Monday, May 18, 2020

Fred Willard: Master of Comedy

I am feeling sad about the passing of Fred Willard. He was one of our favorite guests on Movie Addict Headquarters. But prior to that, I had the pleasure to interview Fred on the phone – and he kept me in stitches. Below is my article about that interview.

"The world needs comedy," funnyman Fred Willard declared in our spirited telephone interview. That’s why this acclaimed comedian plans to keep playing such roles as the hilarious real estate agent in Waiting for Guffman and the ignorant commentator in Best in Show, two outrageous mockumentaries by filmmaker Christopher Guest. "I’d like to try action-adventure, but that’s too much work," he quipped.

Well-known for his improvisational talent, Willard explained how he approached his Best in Show character. "I was told Buck Laughlin was a former athlete who had done some sports casting but didn’t know anything about dogs and was too lazy to find out. Then I just came up with things I thought a man like that would say."

Willard’s interpretation of Laughlin certainly hit pay dirt. His amusing comments about how someone should do a calendar of "women bathing their dogs" and the need for a bloodhound owner "to wear a Sherlock Holmes cap" had critics attending a Denver press screening howling with delight. The veteran Second City sketch artist seemed pleased about how much of his work remained in the final cut of Best in Show. "I was surprised, especially since many of my Guffman scenes didn’t make it to the finished movie," he admitted.

Born in Cleveland, Willard confessed to causing minor disturbances with his comic antics while in school there. "When the kids laughed at me, I always asked the teacher why I was in trouble when the others were the ones making the noise."

Like many comics, Willard found laughter the best way to cope with pain as a child. "When I was 11 years old, my father died just four days before Christmas," he stated. "That had quite an impact on me and my attitude toward life. I’m a lot like Dick Cavet who says, ‘Whenever I go to a restaurant, I expect it to be closed.’"

□ □ □ □ □

● **EXERCISE PROMPT**:
Revise the Fred Willard piece from "Fred Willard: Master" to "about that interview.", putting "heartbroken" in place of "sad".

● **DATASET RECORDS**:
□ □ □ □ □

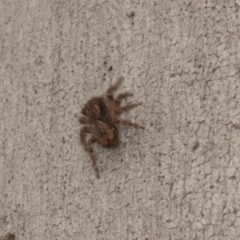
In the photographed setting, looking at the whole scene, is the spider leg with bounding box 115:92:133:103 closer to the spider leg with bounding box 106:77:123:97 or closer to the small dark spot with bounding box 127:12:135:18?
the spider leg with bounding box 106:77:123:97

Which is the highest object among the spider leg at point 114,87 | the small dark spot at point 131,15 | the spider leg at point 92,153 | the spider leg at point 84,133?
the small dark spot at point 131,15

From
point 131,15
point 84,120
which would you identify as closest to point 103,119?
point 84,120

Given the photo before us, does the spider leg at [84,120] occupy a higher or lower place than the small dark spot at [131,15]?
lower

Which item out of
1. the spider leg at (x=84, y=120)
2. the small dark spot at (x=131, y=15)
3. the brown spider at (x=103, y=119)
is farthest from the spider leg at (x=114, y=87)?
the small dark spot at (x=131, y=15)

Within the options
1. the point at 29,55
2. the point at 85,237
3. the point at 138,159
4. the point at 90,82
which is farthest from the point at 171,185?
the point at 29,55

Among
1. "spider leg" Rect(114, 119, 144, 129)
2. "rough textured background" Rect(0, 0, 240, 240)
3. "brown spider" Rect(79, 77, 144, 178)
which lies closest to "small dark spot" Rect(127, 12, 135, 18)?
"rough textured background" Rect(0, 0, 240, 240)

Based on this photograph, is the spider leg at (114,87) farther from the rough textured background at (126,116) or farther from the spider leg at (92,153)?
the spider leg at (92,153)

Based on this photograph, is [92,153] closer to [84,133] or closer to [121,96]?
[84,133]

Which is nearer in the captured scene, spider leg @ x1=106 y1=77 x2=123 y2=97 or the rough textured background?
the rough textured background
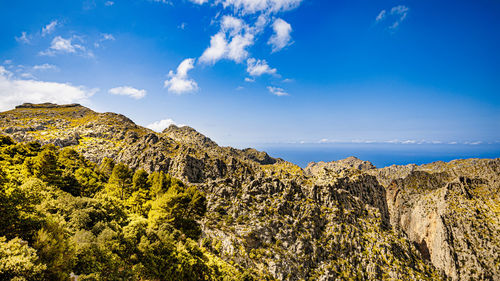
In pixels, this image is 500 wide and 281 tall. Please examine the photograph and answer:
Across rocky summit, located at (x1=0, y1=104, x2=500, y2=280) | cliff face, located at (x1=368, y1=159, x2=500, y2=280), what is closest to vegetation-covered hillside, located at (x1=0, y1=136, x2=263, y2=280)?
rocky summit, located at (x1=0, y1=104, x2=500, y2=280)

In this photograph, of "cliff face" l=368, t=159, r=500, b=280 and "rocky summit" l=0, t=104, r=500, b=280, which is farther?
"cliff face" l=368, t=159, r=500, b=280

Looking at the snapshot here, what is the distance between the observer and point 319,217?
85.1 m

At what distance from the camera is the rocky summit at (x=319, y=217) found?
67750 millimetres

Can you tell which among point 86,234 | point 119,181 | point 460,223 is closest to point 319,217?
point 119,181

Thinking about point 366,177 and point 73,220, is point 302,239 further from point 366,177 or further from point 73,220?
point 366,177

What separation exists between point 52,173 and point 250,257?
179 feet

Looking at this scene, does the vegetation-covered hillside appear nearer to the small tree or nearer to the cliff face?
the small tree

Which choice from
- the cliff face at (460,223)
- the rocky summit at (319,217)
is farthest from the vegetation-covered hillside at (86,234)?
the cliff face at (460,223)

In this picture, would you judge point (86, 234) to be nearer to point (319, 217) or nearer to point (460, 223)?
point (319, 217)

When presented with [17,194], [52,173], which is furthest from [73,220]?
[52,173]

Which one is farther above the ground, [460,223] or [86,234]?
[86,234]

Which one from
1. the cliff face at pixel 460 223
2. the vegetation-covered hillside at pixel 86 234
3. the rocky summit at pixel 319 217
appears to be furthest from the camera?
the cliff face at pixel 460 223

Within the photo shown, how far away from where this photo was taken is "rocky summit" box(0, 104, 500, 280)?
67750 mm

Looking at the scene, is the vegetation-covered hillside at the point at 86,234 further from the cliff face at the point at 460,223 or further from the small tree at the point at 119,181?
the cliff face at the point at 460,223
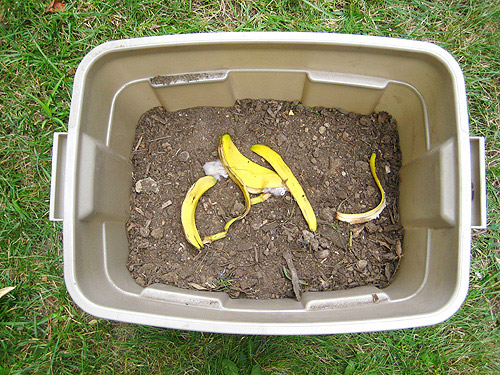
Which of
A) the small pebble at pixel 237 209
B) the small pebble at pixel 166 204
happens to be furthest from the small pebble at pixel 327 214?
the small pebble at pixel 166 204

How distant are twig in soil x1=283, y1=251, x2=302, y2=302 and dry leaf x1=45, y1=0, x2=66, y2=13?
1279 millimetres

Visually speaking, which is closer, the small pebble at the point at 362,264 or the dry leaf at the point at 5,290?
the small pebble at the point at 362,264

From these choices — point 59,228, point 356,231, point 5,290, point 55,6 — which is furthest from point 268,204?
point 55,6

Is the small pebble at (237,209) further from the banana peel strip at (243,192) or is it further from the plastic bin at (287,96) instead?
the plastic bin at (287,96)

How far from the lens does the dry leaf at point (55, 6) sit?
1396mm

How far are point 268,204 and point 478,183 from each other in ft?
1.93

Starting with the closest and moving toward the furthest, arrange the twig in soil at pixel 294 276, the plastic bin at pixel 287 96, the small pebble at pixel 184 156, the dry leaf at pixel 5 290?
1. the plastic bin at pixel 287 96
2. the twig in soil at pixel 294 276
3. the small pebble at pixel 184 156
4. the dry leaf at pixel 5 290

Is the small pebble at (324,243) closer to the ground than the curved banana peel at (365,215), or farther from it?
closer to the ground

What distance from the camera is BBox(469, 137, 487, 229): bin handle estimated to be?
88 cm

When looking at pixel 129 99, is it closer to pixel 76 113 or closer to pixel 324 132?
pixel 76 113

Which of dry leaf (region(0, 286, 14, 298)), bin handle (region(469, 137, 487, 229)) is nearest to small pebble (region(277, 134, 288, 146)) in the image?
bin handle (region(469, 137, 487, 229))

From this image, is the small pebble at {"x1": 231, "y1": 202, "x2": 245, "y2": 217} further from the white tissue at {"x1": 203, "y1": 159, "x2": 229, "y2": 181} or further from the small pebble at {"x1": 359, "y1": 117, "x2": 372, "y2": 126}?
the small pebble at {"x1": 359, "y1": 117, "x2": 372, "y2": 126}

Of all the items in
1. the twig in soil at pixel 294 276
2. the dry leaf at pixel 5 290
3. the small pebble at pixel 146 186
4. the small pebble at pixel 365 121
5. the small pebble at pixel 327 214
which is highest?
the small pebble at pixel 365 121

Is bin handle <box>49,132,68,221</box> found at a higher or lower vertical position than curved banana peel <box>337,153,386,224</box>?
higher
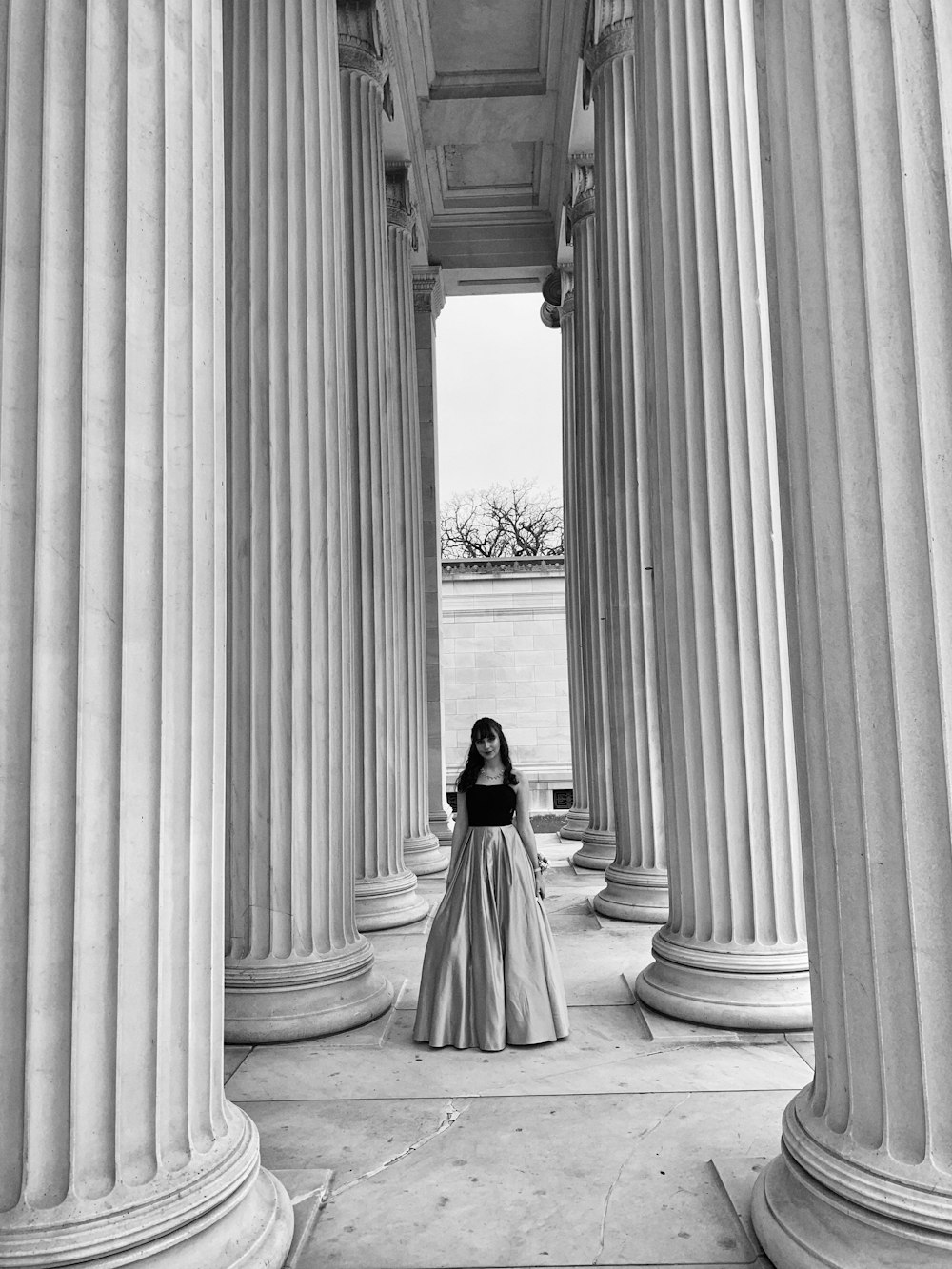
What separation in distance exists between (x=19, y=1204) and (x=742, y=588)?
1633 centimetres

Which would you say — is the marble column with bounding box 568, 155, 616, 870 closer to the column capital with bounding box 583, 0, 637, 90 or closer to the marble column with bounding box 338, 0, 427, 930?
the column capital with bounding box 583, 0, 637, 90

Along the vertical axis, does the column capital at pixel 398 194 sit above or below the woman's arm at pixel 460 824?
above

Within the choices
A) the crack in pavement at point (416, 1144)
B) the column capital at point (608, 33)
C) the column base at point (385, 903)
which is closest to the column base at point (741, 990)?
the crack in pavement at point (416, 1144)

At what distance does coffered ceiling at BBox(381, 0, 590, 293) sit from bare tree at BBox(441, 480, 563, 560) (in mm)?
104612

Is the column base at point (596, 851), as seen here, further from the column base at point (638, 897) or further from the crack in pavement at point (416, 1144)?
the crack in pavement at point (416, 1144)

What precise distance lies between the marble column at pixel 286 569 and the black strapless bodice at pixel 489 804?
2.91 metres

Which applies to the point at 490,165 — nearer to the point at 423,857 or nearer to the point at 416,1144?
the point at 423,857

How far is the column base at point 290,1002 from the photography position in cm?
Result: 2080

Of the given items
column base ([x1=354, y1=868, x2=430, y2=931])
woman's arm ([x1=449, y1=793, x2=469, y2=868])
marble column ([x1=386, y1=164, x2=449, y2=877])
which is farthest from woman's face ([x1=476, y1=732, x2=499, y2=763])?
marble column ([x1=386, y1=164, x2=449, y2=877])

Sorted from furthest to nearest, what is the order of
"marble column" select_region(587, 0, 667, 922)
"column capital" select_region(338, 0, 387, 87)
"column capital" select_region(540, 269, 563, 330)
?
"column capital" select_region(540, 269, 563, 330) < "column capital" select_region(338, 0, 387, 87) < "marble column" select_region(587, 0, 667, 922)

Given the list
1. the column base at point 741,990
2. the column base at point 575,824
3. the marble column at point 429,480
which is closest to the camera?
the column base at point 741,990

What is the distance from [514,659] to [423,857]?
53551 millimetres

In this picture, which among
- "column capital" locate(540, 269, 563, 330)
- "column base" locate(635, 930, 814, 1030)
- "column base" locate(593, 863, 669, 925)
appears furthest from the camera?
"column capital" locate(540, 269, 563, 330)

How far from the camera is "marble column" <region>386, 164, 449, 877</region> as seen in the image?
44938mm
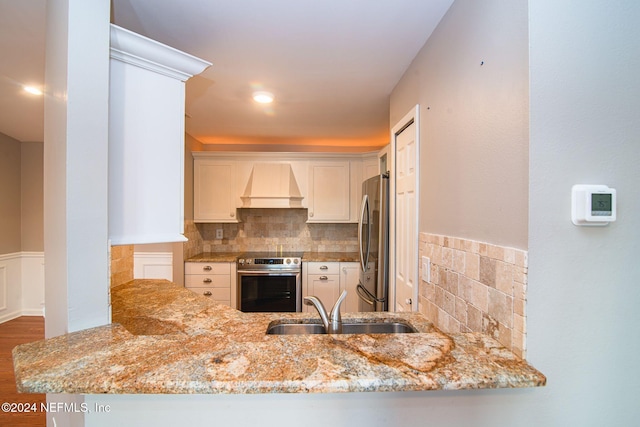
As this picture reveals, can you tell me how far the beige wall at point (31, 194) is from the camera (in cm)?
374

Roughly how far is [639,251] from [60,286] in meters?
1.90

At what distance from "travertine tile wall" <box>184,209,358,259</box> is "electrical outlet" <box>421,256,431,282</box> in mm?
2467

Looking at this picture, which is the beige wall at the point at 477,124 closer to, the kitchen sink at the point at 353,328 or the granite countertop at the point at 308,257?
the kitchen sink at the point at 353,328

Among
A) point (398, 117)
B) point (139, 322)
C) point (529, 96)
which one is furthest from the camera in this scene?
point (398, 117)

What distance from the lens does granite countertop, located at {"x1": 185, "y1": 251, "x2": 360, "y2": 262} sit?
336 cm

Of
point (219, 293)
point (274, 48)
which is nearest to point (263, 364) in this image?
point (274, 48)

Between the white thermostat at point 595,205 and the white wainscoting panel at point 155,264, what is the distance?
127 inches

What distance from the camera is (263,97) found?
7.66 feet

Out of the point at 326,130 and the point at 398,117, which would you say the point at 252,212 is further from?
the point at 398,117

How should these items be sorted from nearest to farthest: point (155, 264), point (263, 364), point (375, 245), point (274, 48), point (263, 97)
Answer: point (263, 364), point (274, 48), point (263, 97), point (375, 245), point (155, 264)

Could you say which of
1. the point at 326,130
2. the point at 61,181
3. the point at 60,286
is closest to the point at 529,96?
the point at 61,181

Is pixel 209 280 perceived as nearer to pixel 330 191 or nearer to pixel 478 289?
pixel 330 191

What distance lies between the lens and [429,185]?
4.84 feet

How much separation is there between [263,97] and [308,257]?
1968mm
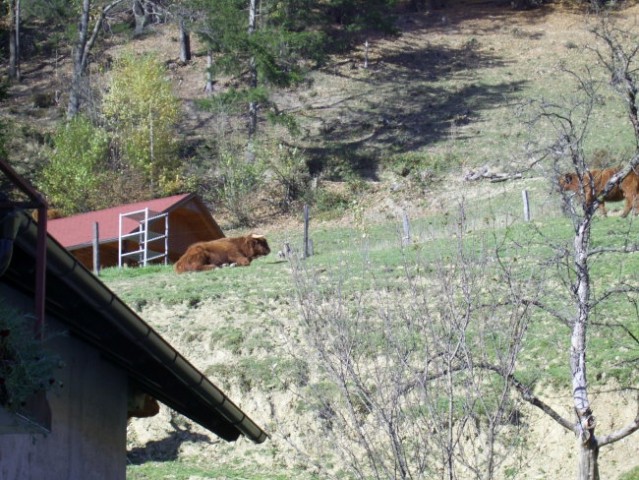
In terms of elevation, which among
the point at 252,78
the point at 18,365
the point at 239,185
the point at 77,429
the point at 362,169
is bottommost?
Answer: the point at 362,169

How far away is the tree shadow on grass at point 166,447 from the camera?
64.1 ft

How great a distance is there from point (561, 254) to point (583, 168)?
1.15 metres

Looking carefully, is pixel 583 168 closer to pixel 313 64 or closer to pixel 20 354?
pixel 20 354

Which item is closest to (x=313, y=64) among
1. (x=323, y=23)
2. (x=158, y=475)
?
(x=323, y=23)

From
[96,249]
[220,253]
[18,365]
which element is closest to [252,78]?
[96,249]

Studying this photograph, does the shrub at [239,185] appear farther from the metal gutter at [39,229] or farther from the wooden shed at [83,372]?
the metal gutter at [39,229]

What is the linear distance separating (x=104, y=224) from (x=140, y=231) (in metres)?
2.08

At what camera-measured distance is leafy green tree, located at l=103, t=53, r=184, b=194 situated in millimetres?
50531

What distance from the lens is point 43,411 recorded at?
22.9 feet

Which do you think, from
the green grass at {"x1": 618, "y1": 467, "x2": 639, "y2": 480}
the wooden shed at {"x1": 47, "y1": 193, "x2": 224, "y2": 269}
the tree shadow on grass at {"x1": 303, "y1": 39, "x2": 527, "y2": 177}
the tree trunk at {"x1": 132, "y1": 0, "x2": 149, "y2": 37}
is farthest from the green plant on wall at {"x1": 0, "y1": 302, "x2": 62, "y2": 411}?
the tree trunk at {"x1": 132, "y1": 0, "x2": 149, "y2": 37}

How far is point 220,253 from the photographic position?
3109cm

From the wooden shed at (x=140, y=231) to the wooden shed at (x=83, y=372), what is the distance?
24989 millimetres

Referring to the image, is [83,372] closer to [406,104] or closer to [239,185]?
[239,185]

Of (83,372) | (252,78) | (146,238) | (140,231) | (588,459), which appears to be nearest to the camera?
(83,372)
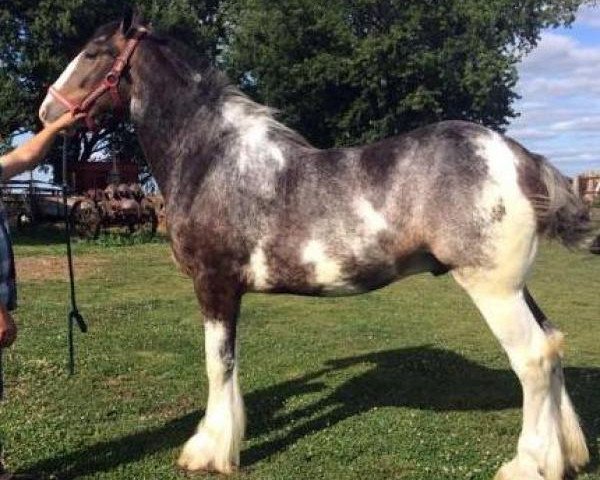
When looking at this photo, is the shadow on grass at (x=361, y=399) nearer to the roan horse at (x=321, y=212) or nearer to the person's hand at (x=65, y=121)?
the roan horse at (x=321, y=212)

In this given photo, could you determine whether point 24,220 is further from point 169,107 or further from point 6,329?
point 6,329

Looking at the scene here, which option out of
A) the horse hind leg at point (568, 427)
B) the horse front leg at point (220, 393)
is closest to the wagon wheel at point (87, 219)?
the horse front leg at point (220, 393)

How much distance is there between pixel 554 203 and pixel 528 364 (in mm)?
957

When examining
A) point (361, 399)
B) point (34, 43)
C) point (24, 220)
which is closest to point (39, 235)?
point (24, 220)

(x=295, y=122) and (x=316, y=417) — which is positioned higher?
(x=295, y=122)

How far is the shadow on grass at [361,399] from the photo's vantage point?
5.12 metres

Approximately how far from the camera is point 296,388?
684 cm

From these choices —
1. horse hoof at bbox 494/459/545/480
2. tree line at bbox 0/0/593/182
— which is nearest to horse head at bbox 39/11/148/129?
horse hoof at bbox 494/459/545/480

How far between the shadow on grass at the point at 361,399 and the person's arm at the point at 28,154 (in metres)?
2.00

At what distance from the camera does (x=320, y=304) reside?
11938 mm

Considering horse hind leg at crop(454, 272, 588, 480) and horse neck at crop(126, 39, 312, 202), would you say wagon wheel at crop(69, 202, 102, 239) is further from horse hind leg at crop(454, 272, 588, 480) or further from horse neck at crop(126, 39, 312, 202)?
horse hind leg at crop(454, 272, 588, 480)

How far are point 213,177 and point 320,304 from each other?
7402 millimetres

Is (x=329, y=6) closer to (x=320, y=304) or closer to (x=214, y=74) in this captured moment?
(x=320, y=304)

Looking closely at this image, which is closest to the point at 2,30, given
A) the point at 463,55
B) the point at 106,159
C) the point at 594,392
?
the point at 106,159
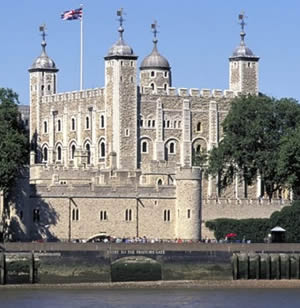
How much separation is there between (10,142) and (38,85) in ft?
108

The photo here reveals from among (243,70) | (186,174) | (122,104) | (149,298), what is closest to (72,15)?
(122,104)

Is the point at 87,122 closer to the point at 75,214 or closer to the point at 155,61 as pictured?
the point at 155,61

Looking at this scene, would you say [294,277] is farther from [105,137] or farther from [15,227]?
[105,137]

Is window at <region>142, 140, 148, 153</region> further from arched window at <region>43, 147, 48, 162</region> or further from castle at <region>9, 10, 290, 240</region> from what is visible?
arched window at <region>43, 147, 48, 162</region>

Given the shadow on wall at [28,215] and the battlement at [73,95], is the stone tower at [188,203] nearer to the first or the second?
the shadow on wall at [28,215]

□ □ □ □ □

● **CORRECT ANSWER**:
Fred Willard: Master of Comedy

I am feeling heartbroken about the passing of Fred Willard. He was one of our favorite guests on Movie Addict Headquarters. But prior to that, I had the pleasure to interview Fred on the phone – and he kept me in stitches. Below is my article about that interview.